◆ EXERCISE PROMPT ◆
Can you pull out every row below and copy each one word for word, leaving out the pictures?

◆ INFORMATION PROVIDED ◆
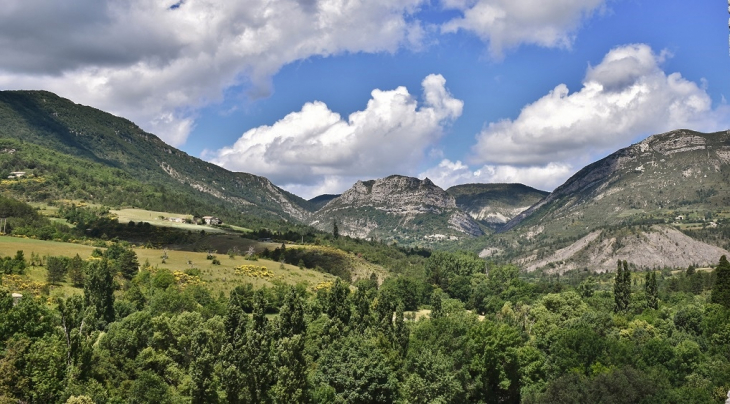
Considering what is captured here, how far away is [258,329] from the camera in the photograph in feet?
206

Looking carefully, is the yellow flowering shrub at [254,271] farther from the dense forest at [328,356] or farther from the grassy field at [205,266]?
the dense forest at [328,356]

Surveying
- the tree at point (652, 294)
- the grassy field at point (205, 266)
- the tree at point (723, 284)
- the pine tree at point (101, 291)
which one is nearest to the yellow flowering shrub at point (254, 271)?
the grassy field at point (205, 266)

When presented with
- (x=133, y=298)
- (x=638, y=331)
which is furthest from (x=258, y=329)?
Answer: (x=638, y=331)

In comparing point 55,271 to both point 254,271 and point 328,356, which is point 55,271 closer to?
point 254,271

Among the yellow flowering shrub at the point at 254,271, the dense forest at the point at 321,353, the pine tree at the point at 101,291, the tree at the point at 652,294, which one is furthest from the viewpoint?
the yellow flowering shrub at the point at 254,271

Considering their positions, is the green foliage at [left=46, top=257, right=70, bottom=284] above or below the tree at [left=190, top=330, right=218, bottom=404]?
above

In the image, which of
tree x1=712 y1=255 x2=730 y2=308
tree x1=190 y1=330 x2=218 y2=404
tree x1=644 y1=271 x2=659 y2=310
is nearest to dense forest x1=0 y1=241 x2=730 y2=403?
tree x1=190 y1=330 x2=218 y2=404

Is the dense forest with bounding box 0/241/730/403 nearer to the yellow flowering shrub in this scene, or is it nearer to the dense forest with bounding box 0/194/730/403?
the dense forest with bounding box 0/194/730/403

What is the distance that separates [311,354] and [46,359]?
105ft

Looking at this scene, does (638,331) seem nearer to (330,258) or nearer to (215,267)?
(215,267)

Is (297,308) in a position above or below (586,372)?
above

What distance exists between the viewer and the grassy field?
11906 cm

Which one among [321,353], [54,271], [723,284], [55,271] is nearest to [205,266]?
[55,271]

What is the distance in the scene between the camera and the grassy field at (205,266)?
11906 centimetres
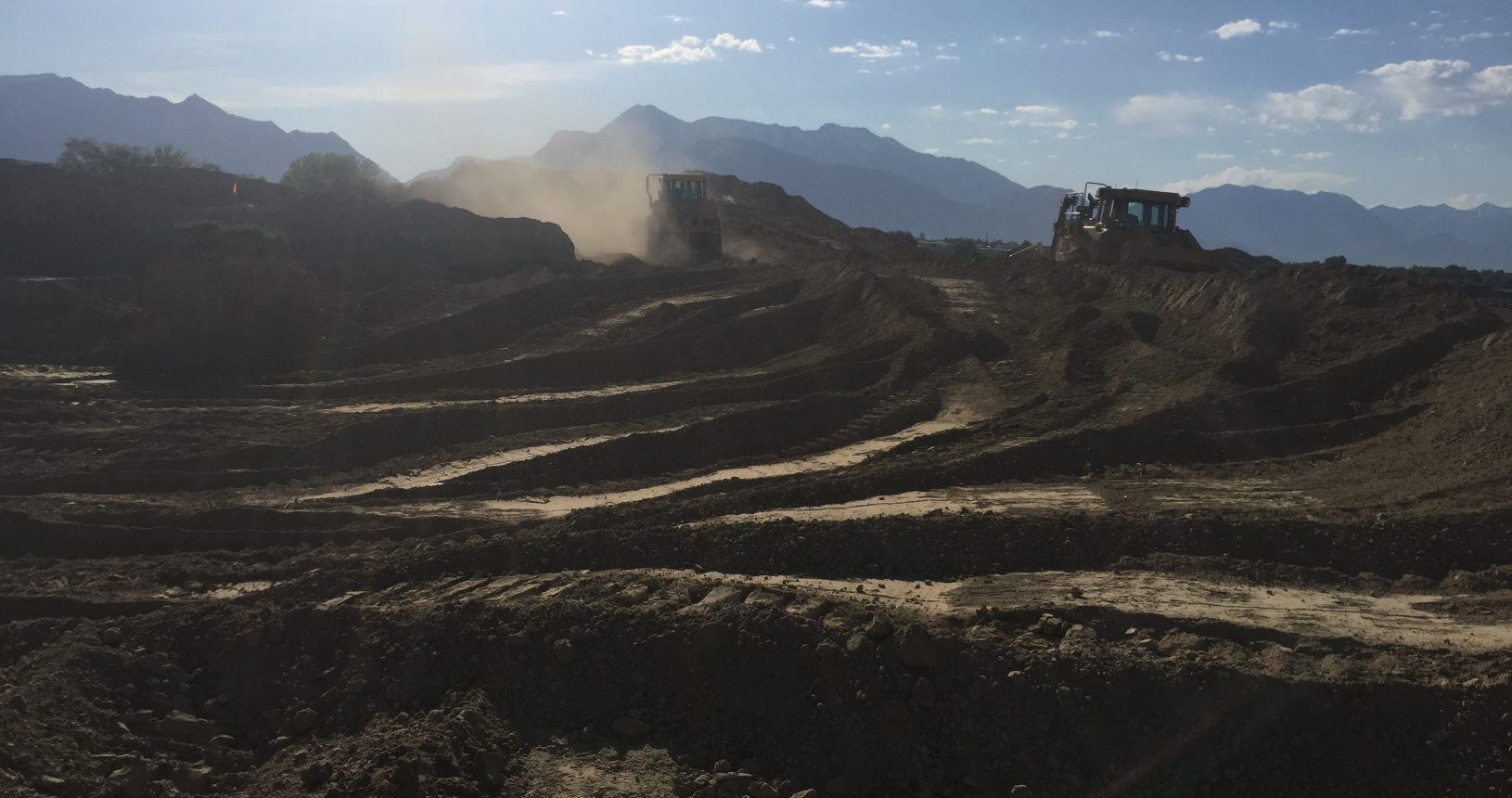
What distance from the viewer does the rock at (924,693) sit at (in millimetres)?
6117

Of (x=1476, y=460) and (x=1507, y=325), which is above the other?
(x=1507, y=325)

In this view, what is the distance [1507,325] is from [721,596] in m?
14.8

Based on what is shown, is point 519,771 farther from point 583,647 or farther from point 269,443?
point 269,443

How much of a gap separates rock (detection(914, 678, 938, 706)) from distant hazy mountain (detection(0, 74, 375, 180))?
370 feet

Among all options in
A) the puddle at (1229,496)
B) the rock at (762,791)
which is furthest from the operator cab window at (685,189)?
the rock at (762,791)

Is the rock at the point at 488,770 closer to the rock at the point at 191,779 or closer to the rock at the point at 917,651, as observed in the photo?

◆ TASK RESPONSE ◆
Considering what is captured here, how far away is [258,329] from the camera in the photograph in feet?
206

Looking carefully, is the yellow flowering shrub at [254,271] farther from the dense forest at [328,356] or farther from the grassy field at [205,266]?
the dense forest at [328,356]

Surveying
- the tree at point (652, 294)
- the grassy field at point (205, 266)
- the tree at point (723, 284)
- the pine tree at point (101, 291)
which one is nearest to the yellow flowering shrub at point (254, 271)?
the grassy field at point (205, 266)

When presented with
- (x=133, y=298)
- (x=638, y=331)
which is furthest from (x=258, y=329)?
Answer: (x=638, y=331)

In comparing point 55,271 to both point 254,271 and point 328,356, which is point 55,271 closer to?
point 254,271

Among the yellow flowering shrub at the point at 254,271, the dense forest at the point at 321,353, the pine tree at the point at 101,291, the tree at the point at 652,294, which one is furthest from the viewpoint?
the yellow flowering shrub at the point at 254,271

Considering their positions, is the green foliage at [left=46, top=257, right=70, bottom=284] above or below the tree at [left=190, top=330, right=218, bottom=404]?
above

In the image, which of
tree x1=712 y1=255 x2=730 y2=308
tree x1=190 y1=330 x2=218 y2=404
tree x1=644 y1=271 x2=659 y2=310
is nearest to dense forest x1=0 y1=241 x2=730 y2=403?
tree x1=190 y1=330 x2=218 y2=404

Is the dense forest with bounding box 0/241/730/403 nearer to the yellow flowering shrub in this scene, or is it nearer to the dense forest with bounding box 0/194/730/403?
the dense forest with bounding box 0/194/730/403

What is the distance that separates [311,354] and [46,359]?
105ft

Looking at this scene, does (638,331) seem nearer to (330,258) or nearer to (215,267)?
(215,267)

Is (297,308) in a position above or below (586,372)?
above

What distance exists between the viewer and the grassy field?
11906 cm

Which one among [321,353], [54,271], [723,284], [55,271] is nearest to [205,266]?
[55,271]

What is the distance in the scene between the camera and the grassy field at (205,266)?
11906 centimetres
What distance from the viewer does the rock at (924,693) sit at (in millimetres)?
6117

Of (x=1476, y=460) and (x=1507, y=325), which is above the other?
(x=1507, y=325)

In this view, what is the distance [1507,325] is from [721,596] in m?
14.8

Based on what is shown, is point 519,771 farther from point 583,647 or farther from point 269,443?
point 269,443

How much of a gap separates rock (detection(914, 678, 938, 706)) from distant hazy mountain (detection(0, 74, 375, 180))?
370 feet

Among all options in
A) the puddle at (1229,496)
B) the rock at (762,791)
which is furthest from the operator cab window at (685,189)?
the rock at (762,791)

Is the rock at the point at 488,770 closer to the rock at the point at 191,779 or closer to the rock at the point at 917,651, as observed in the photo?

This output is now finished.